Top of Page text
Chronic paroxysmal hemicrania is a severe debilitating unilateral headache usually affecting the area around the eye. It normally consists of multiple severe, yet short, headache attacks affecting only one side of the cranium. It is more commonly diagnosed in women than in men, but, unlike a migraine, has no neurological symptoms associated with it. CPH headaches are treated through the use of non-steroidal anti-inflammatory drugs, with indomethacin found to be usually effective in eliminating symptoms. Paroxysmal hemicrania is classified by the frequency and duration of attacks experienced by patients. Episodic paroxysmal hemicrania attacks occur at least twice a year and last anywhere from seven days to a year with pain free periods of a month or longer separating them. Chronic paroxysmal hemicrania attacks occur over the course of more than a year without remission or with remissions lasting less than a month.
Signs and symptoms
Individuals with CPH suffer multiple short, severe headaches a day, often more than five, with most lasting between 5 and 30 minutes each. When compared to cluster headaches, CPH attacks are typically shorter. Each headache is centered around the eye, temple and forehead and is localized to one side of the head. While redness and watering of the eye are associated with CPH, patients typically do not experience nausea or vomiting.
Bottom of Page text
Top of Given data
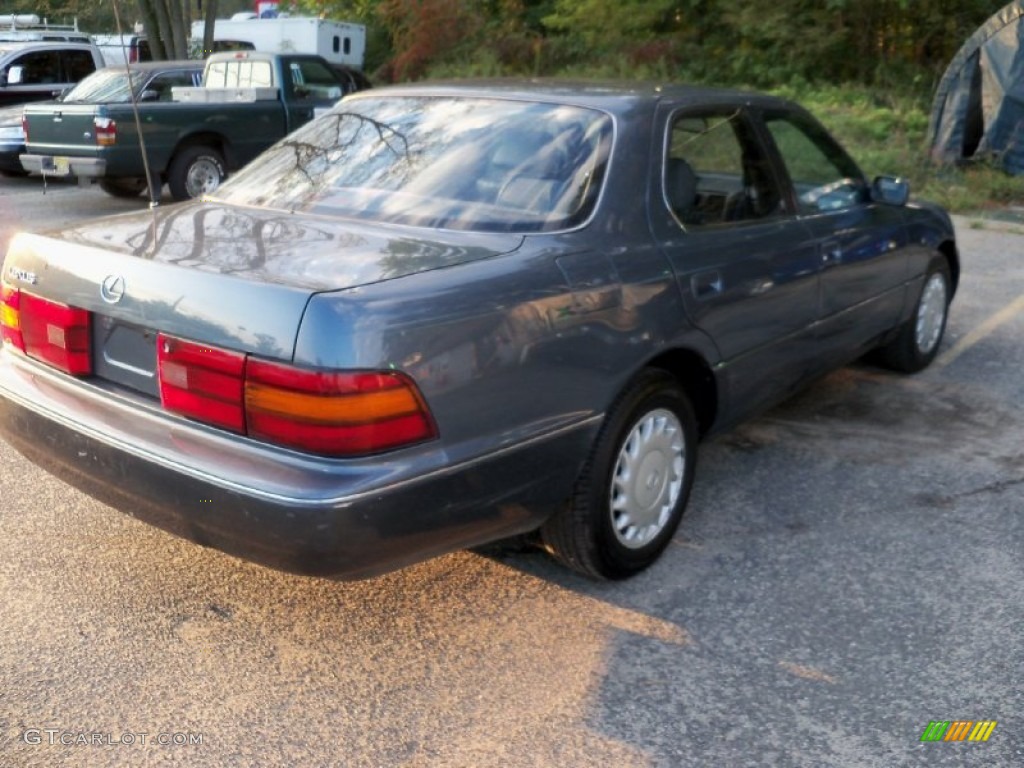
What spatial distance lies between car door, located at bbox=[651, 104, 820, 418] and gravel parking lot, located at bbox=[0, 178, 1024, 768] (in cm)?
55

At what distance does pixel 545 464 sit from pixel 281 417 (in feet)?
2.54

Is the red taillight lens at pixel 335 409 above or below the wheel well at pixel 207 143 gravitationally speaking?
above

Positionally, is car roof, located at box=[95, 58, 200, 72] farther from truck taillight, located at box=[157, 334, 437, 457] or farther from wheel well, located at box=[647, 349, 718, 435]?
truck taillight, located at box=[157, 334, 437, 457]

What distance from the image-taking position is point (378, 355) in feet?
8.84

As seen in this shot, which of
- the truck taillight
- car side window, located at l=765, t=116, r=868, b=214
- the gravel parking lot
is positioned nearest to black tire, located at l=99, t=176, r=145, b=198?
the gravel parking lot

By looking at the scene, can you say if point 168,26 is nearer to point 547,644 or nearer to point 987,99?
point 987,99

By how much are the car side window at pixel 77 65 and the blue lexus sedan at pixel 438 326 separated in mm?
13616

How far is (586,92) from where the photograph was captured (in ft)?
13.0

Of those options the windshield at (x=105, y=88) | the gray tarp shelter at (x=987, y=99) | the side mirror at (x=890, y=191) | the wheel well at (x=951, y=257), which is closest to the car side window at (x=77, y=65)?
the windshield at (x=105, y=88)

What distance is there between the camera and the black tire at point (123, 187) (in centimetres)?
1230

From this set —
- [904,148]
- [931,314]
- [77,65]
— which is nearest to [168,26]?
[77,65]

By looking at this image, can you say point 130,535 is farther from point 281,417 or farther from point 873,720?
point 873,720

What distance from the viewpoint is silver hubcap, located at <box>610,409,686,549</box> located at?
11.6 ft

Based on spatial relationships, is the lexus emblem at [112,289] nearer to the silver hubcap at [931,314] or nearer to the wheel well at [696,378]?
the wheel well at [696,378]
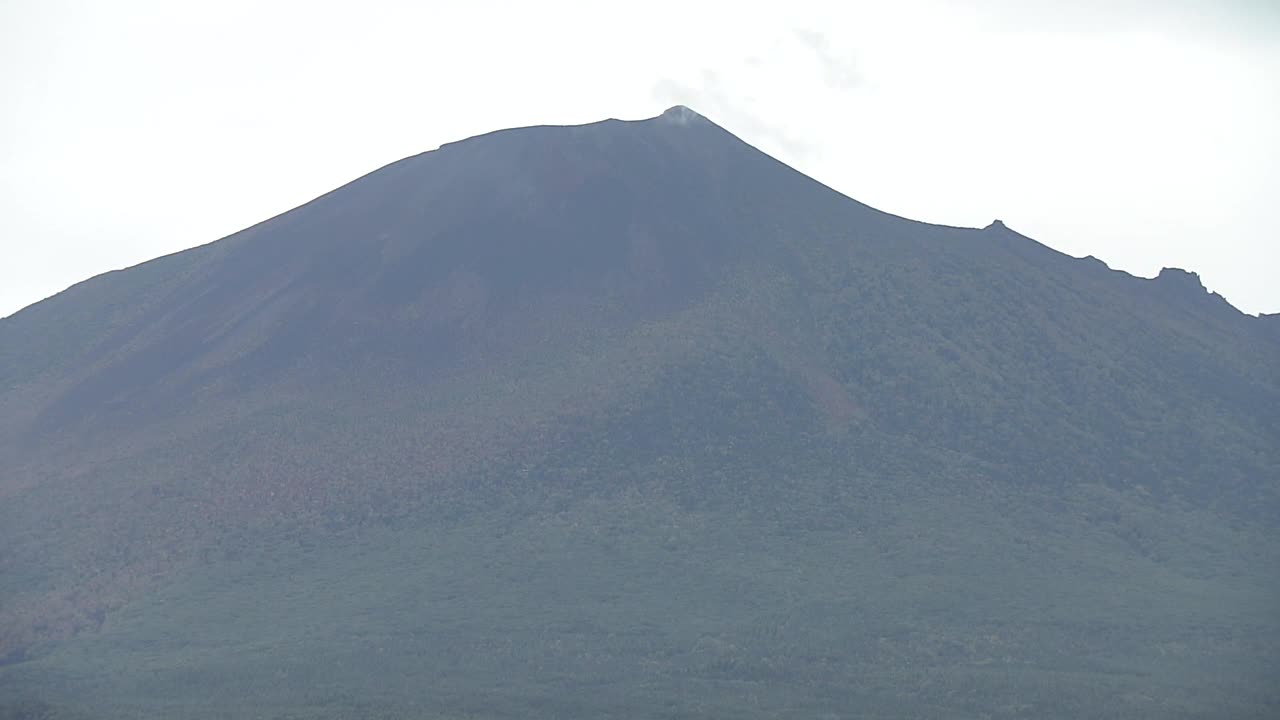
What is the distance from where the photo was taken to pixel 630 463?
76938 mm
Bottom of Given data
Apply what you read
a: In the CPH passage, begin at the words "Signs and symptoms" and stop after "nausea or vomiting.". Give that stretch again, swapping "cluster headaches" for "migraines".
b: Please translate this sentence from the CPH passage into Spanish: "When compared to cluster headaches, CPH attacks are typically shorter."
c: Do these statements agree with the CPH passage? Answer yes or no for each, quoting the deciding words. (i) CPH is diagnosed more often in women than in men. (ii) Patients with CPH typically experience nausea. (iii) Most CPH headaches last between 5 and 30 minutes.

Answers below
a:
Signs and symptoms
Individuals with CPH suffer multiple short, severe headaches a day, often more than five, with most lasting between 5 and 30 minutes each. When compared to migraines, CPH attacks are typically shorter. Each headache is centered around the eye, temple and forehead and is localized to one side of the head. While redness and watering of the eye are associated with CPH, patients typically do not experience nausea or vomiting.

b: En comparación con las cefaleas en racimos, los ataques de CPH suelen ser más cortos.

c:
(i) Yes: "It is more commonly diagnosed in women than in men"
(ii) No: "patients typically do not experience nausea or vomiting"
(iii) Yes: "with most lasting between 5 and 30 minutes each"